D'une santé à toute épreuve ?

— D'espérance ?

— Il étincelle de génie ; jamais enfant ne promit tant.

Il est confié à d'habiles mains ?

A deux hommes de la plus haute capacité, deux Italiens (?) qui lui donnent à la fois une éducation brillante et solide. Il est chéri de toute la famille impériale.

Ce disant, Neipperg pousse doucement l'intrus vers la porte.

Le soir Antommarchi alla au théâtre. On jouait la Cenerentola de Rossini. Marie-Louise parut dans sa loge. Elle était maigre et blême. Ses couches l'avaient éprouvée. Elle rit et causa gaiement avec les personnes de sa suite, mais ne demeura qu'un moment.

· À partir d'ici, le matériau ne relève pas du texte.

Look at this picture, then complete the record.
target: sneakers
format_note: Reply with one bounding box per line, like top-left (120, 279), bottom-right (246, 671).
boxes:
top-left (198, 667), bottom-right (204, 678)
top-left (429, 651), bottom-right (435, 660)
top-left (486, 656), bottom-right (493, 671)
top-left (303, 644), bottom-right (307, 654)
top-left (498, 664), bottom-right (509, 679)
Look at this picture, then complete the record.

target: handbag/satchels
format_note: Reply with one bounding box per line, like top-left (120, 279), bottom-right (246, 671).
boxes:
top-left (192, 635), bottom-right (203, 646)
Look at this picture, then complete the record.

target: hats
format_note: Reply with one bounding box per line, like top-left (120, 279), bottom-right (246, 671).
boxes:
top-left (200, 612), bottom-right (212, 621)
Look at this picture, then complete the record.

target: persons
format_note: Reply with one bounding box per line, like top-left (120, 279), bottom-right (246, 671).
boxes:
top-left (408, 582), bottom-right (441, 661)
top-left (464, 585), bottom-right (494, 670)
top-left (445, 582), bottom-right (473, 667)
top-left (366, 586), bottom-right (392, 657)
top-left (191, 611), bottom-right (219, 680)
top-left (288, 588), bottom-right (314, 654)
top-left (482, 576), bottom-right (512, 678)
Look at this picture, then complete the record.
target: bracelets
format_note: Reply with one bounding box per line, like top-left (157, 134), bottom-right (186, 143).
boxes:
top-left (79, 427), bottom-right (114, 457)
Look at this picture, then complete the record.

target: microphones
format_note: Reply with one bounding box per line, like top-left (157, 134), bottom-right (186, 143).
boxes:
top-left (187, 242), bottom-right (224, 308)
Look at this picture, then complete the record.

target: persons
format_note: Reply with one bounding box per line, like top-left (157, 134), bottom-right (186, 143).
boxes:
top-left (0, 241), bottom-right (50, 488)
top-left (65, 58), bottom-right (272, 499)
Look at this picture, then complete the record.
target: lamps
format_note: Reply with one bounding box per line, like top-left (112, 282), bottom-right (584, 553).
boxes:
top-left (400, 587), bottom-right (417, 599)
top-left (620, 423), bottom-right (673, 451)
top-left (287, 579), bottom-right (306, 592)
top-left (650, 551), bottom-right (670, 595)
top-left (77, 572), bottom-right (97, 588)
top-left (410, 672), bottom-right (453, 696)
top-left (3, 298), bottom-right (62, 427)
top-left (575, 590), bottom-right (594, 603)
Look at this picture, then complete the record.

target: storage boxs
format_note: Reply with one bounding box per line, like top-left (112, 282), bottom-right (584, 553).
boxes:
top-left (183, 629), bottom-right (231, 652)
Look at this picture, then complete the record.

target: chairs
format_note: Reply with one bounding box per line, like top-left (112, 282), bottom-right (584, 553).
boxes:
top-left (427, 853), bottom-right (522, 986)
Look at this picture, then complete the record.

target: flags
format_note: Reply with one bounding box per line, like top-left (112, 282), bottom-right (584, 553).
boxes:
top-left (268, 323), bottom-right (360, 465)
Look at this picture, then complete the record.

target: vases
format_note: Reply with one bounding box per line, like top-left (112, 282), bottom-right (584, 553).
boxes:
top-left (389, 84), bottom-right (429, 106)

Le médecin de Napoléon fut ensuite à Rome où il vit Madame Mère et Pauline. Là l'Empereur était pleuré. Les questions sans nombre de la mère et de la sœur s'entrecoupaient de sanglots. Elles essuyaient leurs larmes et sans se lasser faisaient reprendre au docteur le récit des dernières journées et des funérailles. Après deux longues visites, quand Antommarchi prit congé, la mère de Napoléon lui glissa au doigt un diamant.

Dès qu'elle fut en possession d'une copie sûre du testament de l'Empereur et des petits legs qu'il lui avait destinés, Mme Letizia réunit chez elle tous les membres de la famille Bonaparte alors présents à Rome. En habits de deuil, comme eux tous, elle les reçut assise dans son fauteuil, au milieu du salon. Ses traits demeuraient beaux, sans rides, comme figés par la douleur. Elle fermait souvent les paupières sur ses yeux noirs. Il y avait sur son front une poignante lumière. Née rustique, ménagère corse devenue la Mère des Rois, elle avait subi d'un cœur égal la misère et le faste, l'hommage et la solitude. Femme de peu de mots, de peu d'idées peut-être, mais orgueilleuse d'un ventre qui avait porté l'Empereur, on la sentait noble à l'antique et d'un caractère à ne jamais démentir la gloire abattue sur son nom.

Sans parler, elle fit signe à ses enfants d'ouvrir la porte d'une pièce voisine et d'y entrer. Ils y passèrent l'un après l'autre en silence et ressortirent peu après, pâles et les larmes aux yeux.

Le précepteur d'un des jeunes Bonaparte, ancien colonel de l'armée d'Italie, qui avait amené son élève, parut étonné. Madame Mère lui témoignait de l'estime. Elle se leva et prenant le colonel par la main, elle le conduisit dans une chambre vide et obscure. Mais, sur la cheminée, deux flambeaux éclairaient le buste du Roi de Rome, venu de Longwood, et sur qui l'Empereur avait si souvent attaché les yeux. Mme Letizia le contempla un moment sans une parole, puis faisant passer devant elle l'officier, elle ferma la porte et rentra dans le salon.